→ **Task item**
In the blog post below about how web pages send and get data, what travels with the suitcase like an airline baggage tag?

Top of Source document

Saturday, May 30, 2009

Please Explain...

Cursory readers get a lot of question marks going off as they read the computer stuff these days, as the technical writing has only gotten more technical, but that doesn't always mean less comprehensible.

Engineering is about making sense.

When you work on a web page, staging for purchase, that's private information until you hit a submit button, or should be. Then a little suitcase gets stuffed full of data and sent through a portal, watch Warriors of the Net if confused about how our truck fleet does business (a packet delivery service).

What goes with that suitcase, like an airline baggage tag, is a URL. In a modern framework, that might be filtered, like through charcoal (no, I'm not drinking Jack Daniels at the moment), to a "view builder" (like in Django), which will fish in the database per instructions, then prepare the fish (perhaps smoking it), for sending back down the pipe, an HttpResponse object, another suitcase.

Yes, these are all metaphors. We're talking bits and bytes, as usual, but something more colorful is more likely to stick, n'est pas?

"Preparing the fish" (or "dressing it") is what templating is all about (using a template language, lots of boilerplate HTML, CSS, scripting). You should imagine yourself sharing this service with random anonymous others, all hoping for a responsive web service.

Bottom of Source document
Top of Dataset records

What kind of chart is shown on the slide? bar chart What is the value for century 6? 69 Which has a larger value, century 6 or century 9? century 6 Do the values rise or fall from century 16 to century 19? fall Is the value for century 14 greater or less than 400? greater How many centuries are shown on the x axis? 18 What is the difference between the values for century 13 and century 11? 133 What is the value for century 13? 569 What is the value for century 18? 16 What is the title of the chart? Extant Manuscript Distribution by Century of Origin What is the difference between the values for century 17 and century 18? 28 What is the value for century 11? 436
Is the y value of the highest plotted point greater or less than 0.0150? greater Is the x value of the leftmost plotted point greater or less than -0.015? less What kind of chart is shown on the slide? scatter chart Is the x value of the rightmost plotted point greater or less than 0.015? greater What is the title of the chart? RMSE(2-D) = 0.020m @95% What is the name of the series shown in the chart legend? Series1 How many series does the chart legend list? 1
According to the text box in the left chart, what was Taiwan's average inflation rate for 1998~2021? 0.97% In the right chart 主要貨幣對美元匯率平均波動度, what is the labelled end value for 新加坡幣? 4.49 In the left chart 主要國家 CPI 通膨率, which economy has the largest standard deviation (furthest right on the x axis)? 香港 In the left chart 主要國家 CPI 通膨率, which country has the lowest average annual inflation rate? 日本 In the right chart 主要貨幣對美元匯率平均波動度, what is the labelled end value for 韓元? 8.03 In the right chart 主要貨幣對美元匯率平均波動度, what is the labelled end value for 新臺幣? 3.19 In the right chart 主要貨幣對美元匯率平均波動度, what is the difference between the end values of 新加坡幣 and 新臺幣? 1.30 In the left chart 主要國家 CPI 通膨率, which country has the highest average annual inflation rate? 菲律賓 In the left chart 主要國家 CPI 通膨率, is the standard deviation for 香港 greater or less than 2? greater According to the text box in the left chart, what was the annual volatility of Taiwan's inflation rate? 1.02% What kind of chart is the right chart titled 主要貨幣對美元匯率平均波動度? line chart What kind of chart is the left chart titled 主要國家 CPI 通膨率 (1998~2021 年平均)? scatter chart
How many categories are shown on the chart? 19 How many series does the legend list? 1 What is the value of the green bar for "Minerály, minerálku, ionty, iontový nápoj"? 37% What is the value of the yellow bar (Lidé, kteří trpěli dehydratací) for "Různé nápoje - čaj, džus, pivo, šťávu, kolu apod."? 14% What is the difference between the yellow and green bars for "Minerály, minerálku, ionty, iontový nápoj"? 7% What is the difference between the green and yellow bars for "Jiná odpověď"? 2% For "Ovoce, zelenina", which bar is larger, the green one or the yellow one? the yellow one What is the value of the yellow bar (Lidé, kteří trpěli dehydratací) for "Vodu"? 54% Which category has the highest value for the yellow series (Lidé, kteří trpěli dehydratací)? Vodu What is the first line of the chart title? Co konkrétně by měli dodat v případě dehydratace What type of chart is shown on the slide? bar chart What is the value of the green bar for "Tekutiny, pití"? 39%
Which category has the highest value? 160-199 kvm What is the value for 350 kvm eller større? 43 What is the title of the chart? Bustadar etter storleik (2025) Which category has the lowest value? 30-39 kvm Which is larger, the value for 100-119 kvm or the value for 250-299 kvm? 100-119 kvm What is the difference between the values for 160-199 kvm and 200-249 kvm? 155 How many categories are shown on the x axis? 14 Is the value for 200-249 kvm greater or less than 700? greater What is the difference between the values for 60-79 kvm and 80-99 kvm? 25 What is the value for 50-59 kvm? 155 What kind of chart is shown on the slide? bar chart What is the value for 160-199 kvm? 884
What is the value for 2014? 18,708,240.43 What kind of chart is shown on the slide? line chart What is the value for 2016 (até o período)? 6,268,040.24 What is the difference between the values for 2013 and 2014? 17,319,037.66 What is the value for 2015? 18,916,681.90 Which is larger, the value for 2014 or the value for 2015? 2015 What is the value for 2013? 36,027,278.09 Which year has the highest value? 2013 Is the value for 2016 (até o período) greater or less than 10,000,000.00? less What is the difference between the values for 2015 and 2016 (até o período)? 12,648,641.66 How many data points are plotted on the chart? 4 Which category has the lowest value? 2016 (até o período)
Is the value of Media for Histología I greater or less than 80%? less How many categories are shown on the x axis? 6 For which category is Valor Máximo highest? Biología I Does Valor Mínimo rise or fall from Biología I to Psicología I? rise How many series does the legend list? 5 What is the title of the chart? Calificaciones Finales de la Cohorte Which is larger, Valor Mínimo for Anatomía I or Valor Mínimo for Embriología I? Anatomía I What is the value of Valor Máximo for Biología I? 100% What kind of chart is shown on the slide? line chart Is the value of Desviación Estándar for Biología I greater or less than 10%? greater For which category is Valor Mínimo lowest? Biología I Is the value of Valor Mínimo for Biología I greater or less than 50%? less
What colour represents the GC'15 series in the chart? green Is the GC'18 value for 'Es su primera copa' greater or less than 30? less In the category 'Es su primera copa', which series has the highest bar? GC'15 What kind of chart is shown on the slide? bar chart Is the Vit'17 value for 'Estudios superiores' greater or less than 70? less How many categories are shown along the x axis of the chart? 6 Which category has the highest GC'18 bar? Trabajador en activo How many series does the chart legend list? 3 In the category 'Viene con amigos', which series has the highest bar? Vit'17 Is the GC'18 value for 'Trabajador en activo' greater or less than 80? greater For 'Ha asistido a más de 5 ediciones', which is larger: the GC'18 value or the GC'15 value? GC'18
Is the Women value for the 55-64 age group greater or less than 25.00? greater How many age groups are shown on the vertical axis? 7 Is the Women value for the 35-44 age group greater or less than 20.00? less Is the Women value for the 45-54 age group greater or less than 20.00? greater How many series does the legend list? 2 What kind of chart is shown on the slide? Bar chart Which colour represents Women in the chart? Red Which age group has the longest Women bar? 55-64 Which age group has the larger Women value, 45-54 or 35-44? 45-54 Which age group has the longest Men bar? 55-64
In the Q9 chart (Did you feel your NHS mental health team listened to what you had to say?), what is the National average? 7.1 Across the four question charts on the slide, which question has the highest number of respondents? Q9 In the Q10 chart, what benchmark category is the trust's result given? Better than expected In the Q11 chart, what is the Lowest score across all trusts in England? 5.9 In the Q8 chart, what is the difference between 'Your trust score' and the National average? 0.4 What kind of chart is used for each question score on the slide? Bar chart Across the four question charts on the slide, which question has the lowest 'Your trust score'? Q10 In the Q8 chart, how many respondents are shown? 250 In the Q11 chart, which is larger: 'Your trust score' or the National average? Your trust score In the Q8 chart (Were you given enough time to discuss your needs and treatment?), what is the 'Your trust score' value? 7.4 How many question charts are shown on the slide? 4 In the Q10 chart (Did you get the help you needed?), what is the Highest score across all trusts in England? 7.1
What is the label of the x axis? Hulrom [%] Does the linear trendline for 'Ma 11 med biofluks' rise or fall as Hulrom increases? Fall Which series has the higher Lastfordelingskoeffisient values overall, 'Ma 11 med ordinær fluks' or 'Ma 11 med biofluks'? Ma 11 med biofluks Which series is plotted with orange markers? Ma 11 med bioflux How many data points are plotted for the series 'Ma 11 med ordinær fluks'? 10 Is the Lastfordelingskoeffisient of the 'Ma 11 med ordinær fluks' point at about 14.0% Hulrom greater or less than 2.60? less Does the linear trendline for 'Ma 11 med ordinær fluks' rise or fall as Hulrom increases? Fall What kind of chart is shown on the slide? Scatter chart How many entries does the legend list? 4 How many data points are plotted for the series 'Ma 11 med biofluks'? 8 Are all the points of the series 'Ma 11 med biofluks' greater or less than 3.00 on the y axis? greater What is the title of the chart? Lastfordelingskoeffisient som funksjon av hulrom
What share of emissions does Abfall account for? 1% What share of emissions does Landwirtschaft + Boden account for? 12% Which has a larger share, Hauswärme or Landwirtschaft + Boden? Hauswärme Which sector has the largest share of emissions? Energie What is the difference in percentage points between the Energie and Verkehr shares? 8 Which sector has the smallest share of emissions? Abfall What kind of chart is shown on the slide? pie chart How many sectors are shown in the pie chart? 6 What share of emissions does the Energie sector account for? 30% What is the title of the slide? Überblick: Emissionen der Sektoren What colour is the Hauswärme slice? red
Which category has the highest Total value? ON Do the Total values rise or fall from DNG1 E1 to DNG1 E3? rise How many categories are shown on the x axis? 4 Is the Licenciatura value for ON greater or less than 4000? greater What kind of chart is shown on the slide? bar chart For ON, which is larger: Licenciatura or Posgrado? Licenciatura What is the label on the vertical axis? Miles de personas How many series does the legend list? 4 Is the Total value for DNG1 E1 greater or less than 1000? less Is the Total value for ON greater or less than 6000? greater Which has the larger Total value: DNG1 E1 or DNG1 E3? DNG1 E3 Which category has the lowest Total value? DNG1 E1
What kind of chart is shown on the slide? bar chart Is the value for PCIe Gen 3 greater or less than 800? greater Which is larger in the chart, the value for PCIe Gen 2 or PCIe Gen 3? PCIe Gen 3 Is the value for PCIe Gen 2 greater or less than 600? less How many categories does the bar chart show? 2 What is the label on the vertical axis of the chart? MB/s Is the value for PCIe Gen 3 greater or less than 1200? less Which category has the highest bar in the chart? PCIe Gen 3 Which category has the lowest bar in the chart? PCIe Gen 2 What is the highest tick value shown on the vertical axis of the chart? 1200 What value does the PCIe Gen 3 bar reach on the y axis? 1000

Bottom of Dataset records

→ **Answer section**
A URL.